Request
Rewrite the listing below, changing every "grassy slope" to "grass bank" and leaving all other text as it is.
**** Raw records ****
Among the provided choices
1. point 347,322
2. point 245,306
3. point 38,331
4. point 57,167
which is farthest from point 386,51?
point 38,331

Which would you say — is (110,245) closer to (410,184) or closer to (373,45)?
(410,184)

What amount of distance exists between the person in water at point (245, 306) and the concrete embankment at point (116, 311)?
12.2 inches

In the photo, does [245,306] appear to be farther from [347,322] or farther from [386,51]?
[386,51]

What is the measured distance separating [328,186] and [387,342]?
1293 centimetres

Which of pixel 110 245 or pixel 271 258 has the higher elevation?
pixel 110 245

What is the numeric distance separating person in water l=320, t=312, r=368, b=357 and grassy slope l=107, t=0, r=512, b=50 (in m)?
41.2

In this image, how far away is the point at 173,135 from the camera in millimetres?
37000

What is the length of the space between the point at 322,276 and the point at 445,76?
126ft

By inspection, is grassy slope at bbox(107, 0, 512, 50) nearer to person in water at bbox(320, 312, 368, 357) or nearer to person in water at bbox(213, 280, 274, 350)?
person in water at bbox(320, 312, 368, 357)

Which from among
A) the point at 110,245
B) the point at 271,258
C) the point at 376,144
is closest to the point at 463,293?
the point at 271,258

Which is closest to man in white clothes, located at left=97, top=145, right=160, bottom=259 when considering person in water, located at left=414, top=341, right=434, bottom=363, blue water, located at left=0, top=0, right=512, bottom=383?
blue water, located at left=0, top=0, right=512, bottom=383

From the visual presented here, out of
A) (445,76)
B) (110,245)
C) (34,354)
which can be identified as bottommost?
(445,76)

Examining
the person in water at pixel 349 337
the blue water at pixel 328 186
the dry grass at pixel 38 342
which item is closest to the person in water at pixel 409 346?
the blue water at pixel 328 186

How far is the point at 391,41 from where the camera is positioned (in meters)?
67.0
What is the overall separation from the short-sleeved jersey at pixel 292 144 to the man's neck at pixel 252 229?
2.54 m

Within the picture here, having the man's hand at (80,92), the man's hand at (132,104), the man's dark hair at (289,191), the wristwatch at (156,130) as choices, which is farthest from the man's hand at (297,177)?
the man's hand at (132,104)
****
Correct output
Among the provided choices
1. point 347,322
2. point 245,306
3. point 38,331
4. point 57,167
which is farthest from point 386,51?
point 38,331

Which would you say — is (110,245) closer to (410,184) or closer to (373,45)?
(410,184)

What amount of distance exists between the person in water at point (245, 306) and the concrete embankment at point (116, 311)?
12.2 inches

In the photo, does [245,306] appear to be farther from [347,322] or farther from [386,51]?
[386,51]

What is the measured distance separating [328,186] and [387,342]?
1293 centimetres

Which of pixel 110 245 or pixel 271 258 has the higher elevation?
pixel 110 245

What is the numeric distance separating person in water l=320, t=312, r=368, b=357 and grass bank l=107, t=0, r=512, b=50 (in m)?
41.2

In this image, how far away is the point at 173,135 from the camera in millimetres?
37000

What is the length of the space between the point at 322,276 and the point at 445,76?
126ft

By inspection, is grass bank at bbox(107, 0, 512, 50) nearer to person in water at bbox(320, 312, 368, 357) or nearer to person in water at bbox(213, 280, 274, 350)?
person in water at bbox(320, 312, 368, 357)

Which from among
A) the point at 110,245
B) the point at 271,258
C) the point at 376,144
is closest to the point at 463,293?
the point at 271,258

Which is closest to man in white clothes, located at left=97, top=145, right=160, bottom=259 when considering person in water, located at left=414, top=341, right=434, bottom=363, blue water, located at left=0, top=0, right=512, bottom=383?
blue water, located at left=0, top=0, right=512, bottom=383

From the visual presented here, out of
A) (445,76)
B) (110,245)
C) (34,354)
which can be identified as bottommost?
(445,76)

Examining
the person in water at pixel 349 337
the blue water at pixel 328 186
the dry grass at pixel 38 342
which item is closest to the person in water at pixel 409 346?
the blue water at pixel 328 186

How far is the point at 391,41 from where the camera is positioned (in meters)?
67.0
What is the overall separation from the short-sleeved jersey at pixel 292 144 to the man's neck at pixel 252 229?
2.54 m

Within the picture here, having the man's hand at (80,92), the man's hand at (132,104), the man's dark hair at (289,191), the wristwatch at (156,130) as choices, which is farthest from the man's hand at (297,177)?
the man's hand at (132,104)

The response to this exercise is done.